PASSAGE TO READ below:
River in Agder, Norway

Tovdalselva (also known as Topdalselva, Tovdalsåna, or Tovdalsåni; lit. 'Tov valley river') is 143 km long and is one of the longest rivers in Southern Norway. The river flows through Agder county from the mountains on the northeast side of the Setesdal valley in Valle Municipality southwards, until it reaches the sea at the Tofdalsfjorden between Hamresanden and Kjevik in Kristiansand Municipality. The upper reaches of the river include many lakes such as the Herefossfjorden and the Straumsfjorden (the largest lake on the river). It drains about 1800 km2 in territory and the highest point in the watershed is 1101 m above sea level. The drainage basin includes parts or all of the following municipalities: Fyresdal, Valle, Bygland, Evje og Hornnes, Åmli, Froland, Grimstad, Birkenes, Iveland, Lillesand, and Kristiansand.
End of PASSAGE TO READ.
PROVIDED DATA below:
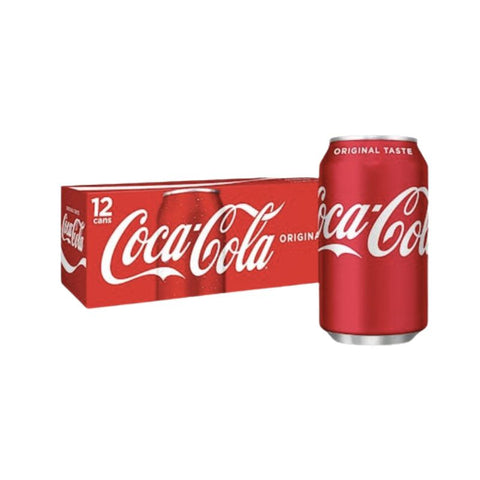 COKE COLA, CAN, 12 PACK, 335ML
End of PROVIDED DATA.
_HOW TO COMPLETE THIS TASK_
How might the passage on the Tovdalselva river go on after its list of municipalities? Resume it from that point.

_RESULT FOR THIS EXERCISE_
==Fishing==
Tovdalselva was long considered one of the greatest salmon fishing rivers in the land. From 1880 to 1883, it was Norway's third most productive salmon river, calculated both by weight and by value of the salmon caught. This had decreased seriously by the 1900s. By 1970, the salmon fishing in the Tovdalselva was almost completely lost.